L’un des objectifs de la Gauche est de reconquérir les secteurs populaires qui sont passées à l’extrême-droite, en considérant non pas que ces gens sont « débiles », mais qu’ils expriment quelque chose qui a été dévié dans une mauvaise direction.

Sahra Wagenknecht

Les événements de Chemnitz à l’est de l’Allemagne ont rappelé le caractère vital de cette question. La mort d’une personne tuée par un migrant à coup de couteau a provoqué des rassemblements en série à l’appel de l’AFD, avec une forte présence de nazis et une série d’incidents, d’agressions racistes. Des milliers de personnes ont participé à ces rassemblements, happés par la dénonciation populiste, tendanciellement pogromiste.

Sahra Wagenknecht n’a pas participé au rassemblement de 65 000 personnes à Chemnitz contre les initiatives nazies, considérant que l’objectif n’est pas de marquer le coup, mais bien de reconquérir la base populaire. Voici comment dans une interview au média Watson, elle explique la démarche de son mouvement Aufstehen à ce sujet.

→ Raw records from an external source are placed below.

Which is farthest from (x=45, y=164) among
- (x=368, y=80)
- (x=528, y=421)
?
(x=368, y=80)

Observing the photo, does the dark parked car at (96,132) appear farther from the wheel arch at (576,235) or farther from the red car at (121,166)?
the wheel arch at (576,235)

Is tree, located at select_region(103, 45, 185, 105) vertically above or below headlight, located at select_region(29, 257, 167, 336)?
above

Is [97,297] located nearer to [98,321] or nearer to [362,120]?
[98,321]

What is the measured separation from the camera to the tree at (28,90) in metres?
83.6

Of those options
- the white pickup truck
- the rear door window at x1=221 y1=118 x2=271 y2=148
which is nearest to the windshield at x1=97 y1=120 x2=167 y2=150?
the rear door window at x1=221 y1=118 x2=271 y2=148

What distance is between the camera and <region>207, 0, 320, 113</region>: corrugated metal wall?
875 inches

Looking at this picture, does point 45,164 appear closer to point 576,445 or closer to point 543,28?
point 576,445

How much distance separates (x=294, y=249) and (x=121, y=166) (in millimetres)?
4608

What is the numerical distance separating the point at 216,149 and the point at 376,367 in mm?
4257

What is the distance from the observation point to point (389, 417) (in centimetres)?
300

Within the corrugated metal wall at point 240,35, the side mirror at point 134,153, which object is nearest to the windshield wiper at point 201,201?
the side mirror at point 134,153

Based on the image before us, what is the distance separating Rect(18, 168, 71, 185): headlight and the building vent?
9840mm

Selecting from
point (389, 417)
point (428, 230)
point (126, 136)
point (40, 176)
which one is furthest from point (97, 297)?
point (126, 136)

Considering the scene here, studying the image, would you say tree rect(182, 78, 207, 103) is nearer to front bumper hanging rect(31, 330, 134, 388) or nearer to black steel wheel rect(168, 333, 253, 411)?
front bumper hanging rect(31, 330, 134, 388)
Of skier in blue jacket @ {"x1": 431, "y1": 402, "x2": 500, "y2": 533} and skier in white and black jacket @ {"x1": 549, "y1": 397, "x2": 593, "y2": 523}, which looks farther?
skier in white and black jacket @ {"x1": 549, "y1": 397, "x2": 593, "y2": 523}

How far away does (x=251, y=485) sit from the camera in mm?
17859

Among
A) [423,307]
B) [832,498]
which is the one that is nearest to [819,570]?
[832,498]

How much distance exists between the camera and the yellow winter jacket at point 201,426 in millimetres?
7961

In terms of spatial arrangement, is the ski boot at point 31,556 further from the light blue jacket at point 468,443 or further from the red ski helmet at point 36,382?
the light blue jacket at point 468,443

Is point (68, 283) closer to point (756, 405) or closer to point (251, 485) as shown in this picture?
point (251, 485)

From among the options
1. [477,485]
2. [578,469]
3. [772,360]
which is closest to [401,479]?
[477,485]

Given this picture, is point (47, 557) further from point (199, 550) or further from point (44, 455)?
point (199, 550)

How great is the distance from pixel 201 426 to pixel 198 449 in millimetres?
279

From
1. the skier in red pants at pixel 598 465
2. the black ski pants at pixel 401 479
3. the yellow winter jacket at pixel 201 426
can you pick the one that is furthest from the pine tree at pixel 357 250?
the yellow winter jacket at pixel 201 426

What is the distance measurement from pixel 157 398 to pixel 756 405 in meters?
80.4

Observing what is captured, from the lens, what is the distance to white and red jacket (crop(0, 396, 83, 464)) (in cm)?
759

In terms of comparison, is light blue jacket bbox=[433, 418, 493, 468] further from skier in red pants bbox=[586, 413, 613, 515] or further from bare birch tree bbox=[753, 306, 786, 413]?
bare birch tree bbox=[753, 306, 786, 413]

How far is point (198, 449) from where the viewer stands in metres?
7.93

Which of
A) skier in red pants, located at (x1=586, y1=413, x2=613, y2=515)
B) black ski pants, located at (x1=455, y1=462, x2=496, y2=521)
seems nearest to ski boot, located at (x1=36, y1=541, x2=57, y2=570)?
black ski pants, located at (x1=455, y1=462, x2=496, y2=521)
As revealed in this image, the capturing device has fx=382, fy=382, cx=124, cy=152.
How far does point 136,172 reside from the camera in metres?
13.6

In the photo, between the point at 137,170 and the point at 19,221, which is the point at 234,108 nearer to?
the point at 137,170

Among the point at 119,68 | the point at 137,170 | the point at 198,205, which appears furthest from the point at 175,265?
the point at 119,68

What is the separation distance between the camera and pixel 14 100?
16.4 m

« Je ne pense également pas qu’on renforce sa position contre le radicalisme de droite et le néo-fascisme en étant dans une ville particulière, un jour précis (…). Des initiateurs d’Aufstehen étaient à Chemnitz [au rassemblement anti-nazi] (…).

Il ne s’agit pas de la question des nazis, qui font le salut hitlérien dans la rue et traquent les gens ayant l’air différent. Ils concernent l’État de droit. Il en va de beaucoup de gens qui votent AFD aujourd’hui et vont en partie également aux manifestations organisées par l’entourage de l’AFD.

Qui les catalogue comme nazis se rend la vie trop facile, car beaucoup d’entre eux votaient encore il y a quelques années SPD ou Die Linke (…). Je veux qu’on reconquiert la rue à Pegida et aux gens de droite. Actuellement, le gouvernement est en permanence soumis à une pression de droite. Nous avons besoin d’avoir enfin de nouveau un mouvement avec des revendications sociales dans les rues (…).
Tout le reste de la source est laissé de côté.